[Dataset section — start]

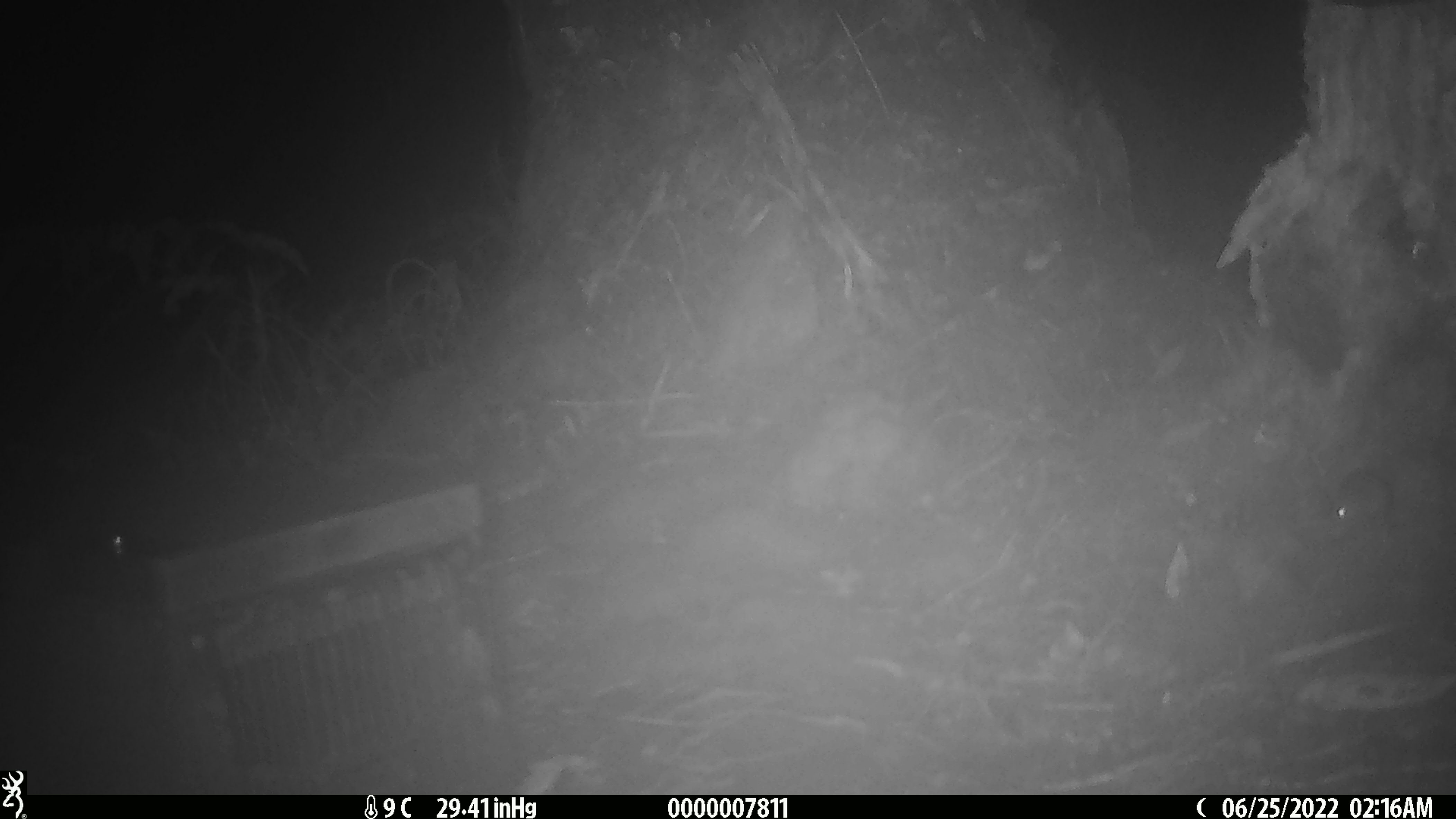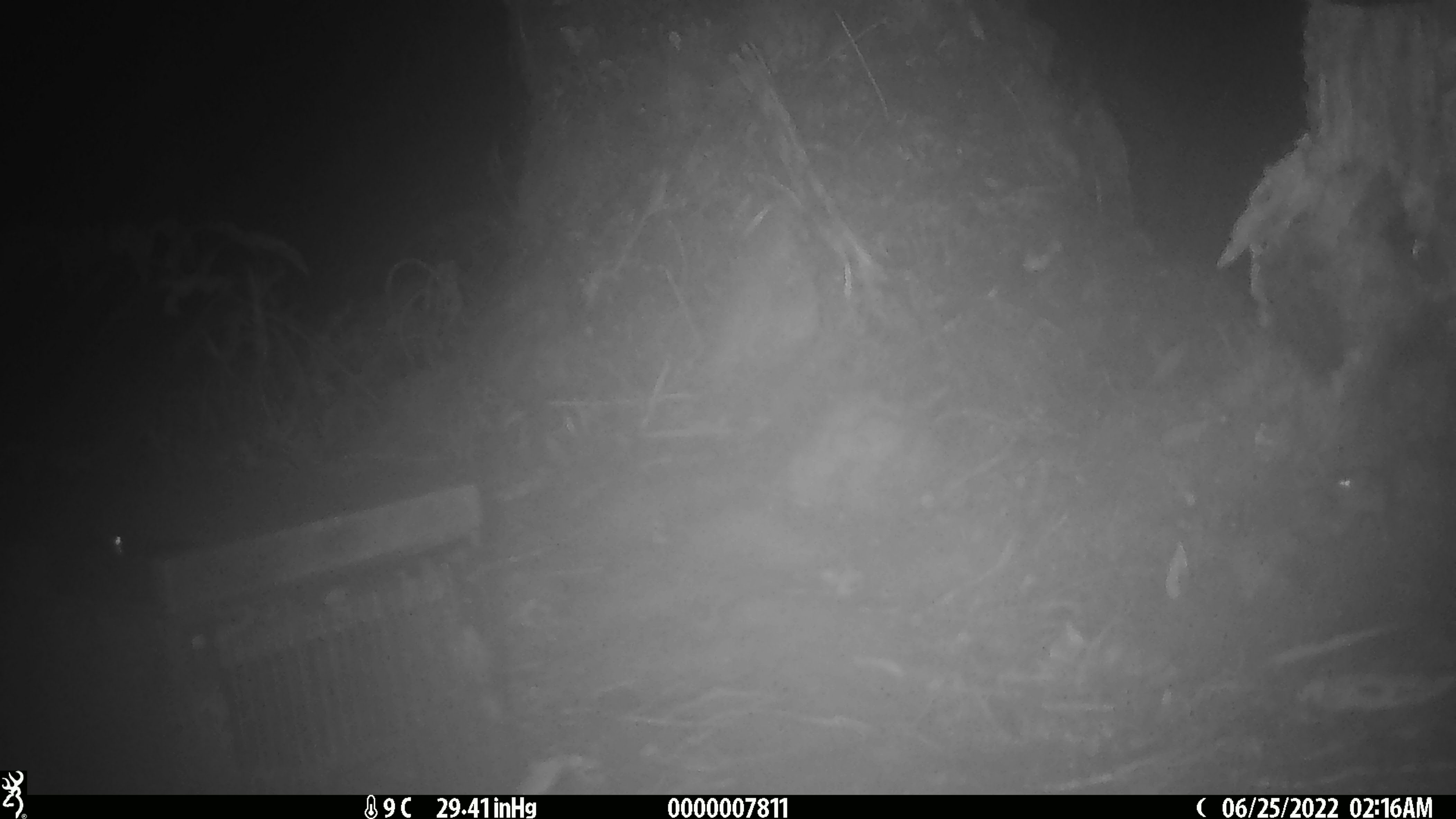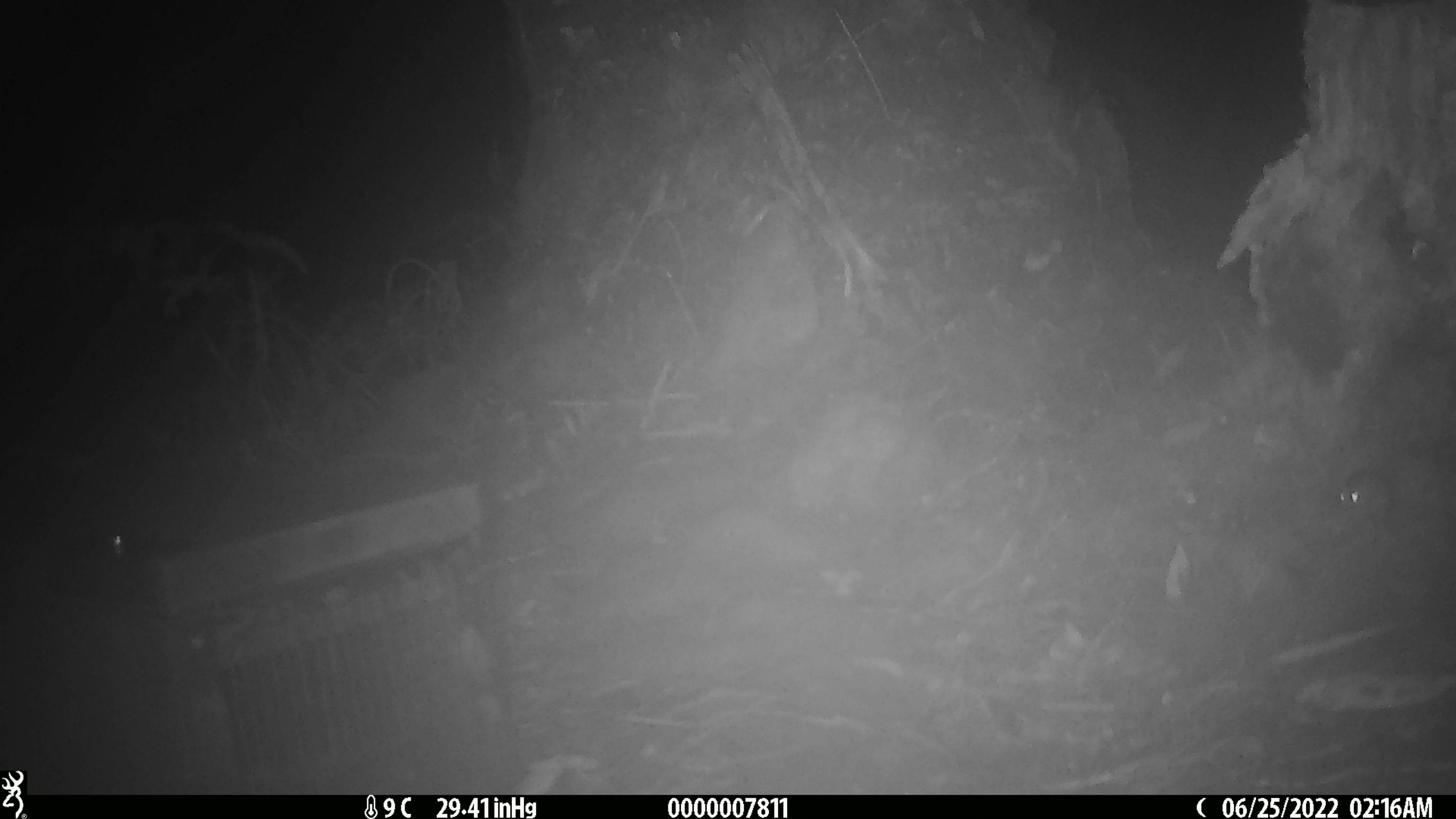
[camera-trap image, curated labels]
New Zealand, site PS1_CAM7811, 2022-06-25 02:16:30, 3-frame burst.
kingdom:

[Dataset section — finish]

Problem to solve ::
Images are not wanted in the copy. Please print the material above exactly.

Answer section ::
[camera-trap image, curated labels]
New Zealand, site PS1_CAM7811, 2022-06-25 02:16:30, 3-frame burst.
kingdom:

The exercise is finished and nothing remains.